Bulletin Articles

Bulletin Articles

Justice Rolls Down

We want justice in this world, and rightly so. People cry out for justice when evils have been committed, and rightly so. The desire for justice is one of the non-material concepts that separates human beings from animals, and we know this. It is connected directly to our moral sense of ought. We know that moral injustices are not right. The world is broken and we desire for it to be made right. The question is what we think of justice and understanding the greater sense in which justice is practiced by individuals.  

God wanted justice and righteousness to be kept and practiced by His people in Israel. Isaiah said, “Thus says the Lord, ‘Preserve justice and do righteousness, for My salvation is about to come and My righteousness to be revealed” (Isa 56:1-3). Later, Jeremiah said, “Thus says the Lord, ‘Do justice and righteousness, and deliver the one who has been robbed from the power of his oppressor. Also do not mistreat or do violence to the stranger, the orphan, or the widow; and do not shed innocent blood in this place” (Jer 22:3). Justice is a common theme with the prophets. For example, among the more well known passages we find this from Amos:

“But let justice roll down like waters, and righteousness like an ever-flowing stream” (Amos 5:24). Letting justice roll down was connected here to seeking the Lord (v. 5), seeking good and not evil (v. 14), and not being hypocritical about offering sacrifices while mistreating people acting wickedly. Justice was more than legal justice, however; it was treating others properly and following God’s will from the heart. Justice requires a standard, and the Lord provides just that. Likewise, Micah tells us this:

“He has told you, O man, what is good;
And what does the LORD require of you
But to do justice, to love kindness,
And to walk humbly with your God?” (Micah 6:8)

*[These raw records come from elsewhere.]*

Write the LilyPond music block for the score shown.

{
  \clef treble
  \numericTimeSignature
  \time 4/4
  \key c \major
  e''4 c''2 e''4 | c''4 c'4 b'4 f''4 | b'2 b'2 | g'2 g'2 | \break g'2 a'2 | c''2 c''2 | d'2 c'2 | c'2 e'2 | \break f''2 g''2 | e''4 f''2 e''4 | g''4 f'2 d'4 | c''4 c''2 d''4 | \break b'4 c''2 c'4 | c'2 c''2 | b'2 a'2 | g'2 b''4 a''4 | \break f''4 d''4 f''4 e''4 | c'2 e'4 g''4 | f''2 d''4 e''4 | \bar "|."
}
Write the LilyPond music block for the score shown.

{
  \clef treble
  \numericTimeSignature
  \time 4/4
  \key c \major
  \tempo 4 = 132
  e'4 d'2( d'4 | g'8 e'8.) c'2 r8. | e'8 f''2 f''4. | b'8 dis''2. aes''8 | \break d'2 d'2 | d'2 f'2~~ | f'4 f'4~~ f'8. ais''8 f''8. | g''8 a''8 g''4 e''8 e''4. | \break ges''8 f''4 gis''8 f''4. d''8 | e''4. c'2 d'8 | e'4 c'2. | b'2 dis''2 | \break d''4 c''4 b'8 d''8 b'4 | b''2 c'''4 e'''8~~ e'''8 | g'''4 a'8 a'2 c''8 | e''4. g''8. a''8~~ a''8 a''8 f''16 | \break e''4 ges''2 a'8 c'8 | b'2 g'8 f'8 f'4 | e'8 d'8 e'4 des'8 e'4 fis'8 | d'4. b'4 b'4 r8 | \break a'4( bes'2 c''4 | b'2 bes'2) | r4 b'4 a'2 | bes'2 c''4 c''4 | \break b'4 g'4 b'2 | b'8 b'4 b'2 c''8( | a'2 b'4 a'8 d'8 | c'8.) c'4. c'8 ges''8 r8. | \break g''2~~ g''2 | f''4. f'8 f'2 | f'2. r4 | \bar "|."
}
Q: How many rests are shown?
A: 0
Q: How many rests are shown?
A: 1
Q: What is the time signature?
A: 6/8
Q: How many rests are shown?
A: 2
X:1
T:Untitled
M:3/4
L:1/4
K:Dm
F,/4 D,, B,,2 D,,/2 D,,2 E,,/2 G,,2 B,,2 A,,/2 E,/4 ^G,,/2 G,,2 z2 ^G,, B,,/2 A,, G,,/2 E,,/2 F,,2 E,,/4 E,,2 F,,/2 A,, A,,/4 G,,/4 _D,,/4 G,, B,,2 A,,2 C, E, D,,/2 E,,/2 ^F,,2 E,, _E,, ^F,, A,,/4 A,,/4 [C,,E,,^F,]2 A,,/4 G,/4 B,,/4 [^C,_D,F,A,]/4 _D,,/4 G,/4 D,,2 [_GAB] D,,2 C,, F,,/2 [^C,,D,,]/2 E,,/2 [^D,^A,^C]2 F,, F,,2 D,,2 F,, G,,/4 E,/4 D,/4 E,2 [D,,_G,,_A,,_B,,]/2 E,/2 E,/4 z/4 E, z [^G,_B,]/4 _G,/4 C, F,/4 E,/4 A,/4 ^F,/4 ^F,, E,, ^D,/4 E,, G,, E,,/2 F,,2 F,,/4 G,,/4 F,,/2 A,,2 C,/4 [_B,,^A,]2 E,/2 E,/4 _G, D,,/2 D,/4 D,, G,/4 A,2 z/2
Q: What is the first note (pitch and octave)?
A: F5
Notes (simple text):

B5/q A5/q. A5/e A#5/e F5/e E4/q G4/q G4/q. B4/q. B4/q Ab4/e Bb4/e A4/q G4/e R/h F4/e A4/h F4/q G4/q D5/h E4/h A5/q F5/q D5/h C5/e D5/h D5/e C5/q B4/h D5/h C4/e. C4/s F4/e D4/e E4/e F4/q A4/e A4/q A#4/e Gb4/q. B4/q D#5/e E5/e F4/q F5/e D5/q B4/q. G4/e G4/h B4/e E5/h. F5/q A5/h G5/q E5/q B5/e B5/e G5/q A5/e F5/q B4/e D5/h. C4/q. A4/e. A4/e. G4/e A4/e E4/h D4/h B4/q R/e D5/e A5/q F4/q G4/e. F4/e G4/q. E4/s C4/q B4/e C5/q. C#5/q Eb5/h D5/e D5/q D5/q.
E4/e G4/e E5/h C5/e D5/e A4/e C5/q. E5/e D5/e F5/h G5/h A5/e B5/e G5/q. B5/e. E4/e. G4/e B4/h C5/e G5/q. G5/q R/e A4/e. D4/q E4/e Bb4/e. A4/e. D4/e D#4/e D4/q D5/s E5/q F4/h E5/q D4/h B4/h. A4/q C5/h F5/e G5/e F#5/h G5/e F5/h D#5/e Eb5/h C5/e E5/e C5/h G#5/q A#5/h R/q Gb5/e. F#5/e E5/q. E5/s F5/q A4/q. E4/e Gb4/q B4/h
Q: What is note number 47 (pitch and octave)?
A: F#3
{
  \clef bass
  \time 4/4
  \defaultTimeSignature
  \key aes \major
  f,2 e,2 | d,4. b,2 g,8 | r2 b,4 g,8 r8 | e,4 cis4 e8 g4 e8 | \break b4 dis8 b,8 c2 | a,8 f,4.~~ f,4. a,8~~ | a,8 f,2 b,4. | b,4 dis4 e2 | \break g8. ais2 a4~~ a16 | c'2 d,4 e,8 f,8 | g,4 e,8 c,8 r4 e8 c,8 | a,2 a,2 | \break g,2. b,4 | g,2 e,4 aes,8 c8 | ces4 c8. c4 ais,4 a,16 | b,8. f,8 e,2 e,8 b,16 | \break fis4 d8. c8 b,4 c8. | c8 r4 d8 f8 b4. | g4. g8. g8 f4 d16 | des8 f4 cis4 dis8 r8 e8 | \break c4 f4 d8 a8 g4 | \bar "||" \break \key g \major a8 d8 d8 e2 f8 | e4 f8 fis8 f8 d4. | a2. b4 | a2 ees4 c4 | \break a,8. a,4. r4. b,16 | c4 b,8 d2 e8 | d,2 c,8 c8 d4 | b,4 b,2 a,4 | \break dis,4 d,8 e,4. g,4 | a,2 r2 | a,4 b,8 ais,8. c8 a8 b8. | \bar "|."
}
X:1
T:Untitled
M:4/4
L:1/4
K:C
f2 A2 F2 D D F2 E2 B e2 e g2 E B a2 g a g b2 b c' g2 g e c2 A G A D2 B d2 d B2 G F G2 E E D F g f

Like Amos, Micah also shows the importance of seeking God and His righteousness as foundational to treating others with justice and righteousness. The city was full of wickedness, people mistreating and oppressing others, lies, and violence. The time had come for judgment because the people were refusing to repent. It wasn’t as though God had asked too much of them. He wasn’t asking for what they could not do. He had told them what He required: “to do justice, to love kindness, and to walk humbly with your God.” Have these principles changed? Would God not still want these from His people?

We typically think of justice being connected to a legal system, and this is important because a society that does not ground itself in the principles of justice cannot stand. However, justice, biblically, must also be practiced personally. It isn’t just about what we do legally; it’s about how we as individuals treat other people. Whether a legal system ever practices what is just, individuals are required to do justice in their own lives. We cannot think that justice is only relegated to the greater society. Each person who cares about what is right will seek to practice justice in their lives by respecting God’s desires for human beings.

We do justice by treating others with respect and dignity for one basic reason: people are made in God’s image (Gen 1:26-27). Think about this specific application given by James. After making the point about taming the tongue, he writes, “With it we bless our Lord and Father, and with it we curse people who are made in the likeness of God; from the same mouth come both blessing and cursing. My brethren, these things ought not to be this way. Does a fountain send out from the same opening both fresh and bitter water? Can a fig tree, my brethren, produce olives, or a vine produce figs? Nor can salt water produce fresh” (Jas 3:9-12). Cursing people, all of whom are made in God’s image, is committing an injustice against those people because it is showing disrespect for them and the One in whose image they are made.

We understand that committing crimes against others should be legally handled and justice done. Governing authorities do not bear the sword in vain (Rom 13:1-5). Yet let’s remember the personal side of this not only as members of a greater society, but even more as members of the body of Christ. Mistreating others is unjust. Cursing people is unjust. Gossip, unloving behavior, slander, oppression, violence, and other sins are committing injustices against them. God expects repentance and a commitment to treating others properly.  

Make it personal. If you care about justice, you will care about how you treat other people. Therefore, “love your neighbor,” which does no harm to others (Rom 13:9-10), and “whatever you wish that others would do to you, do also to them” (Matt 7:12). If we do this, justice will roll down like waters and righteousness like an ever-flowing stream. What does the Lord require of you? You know.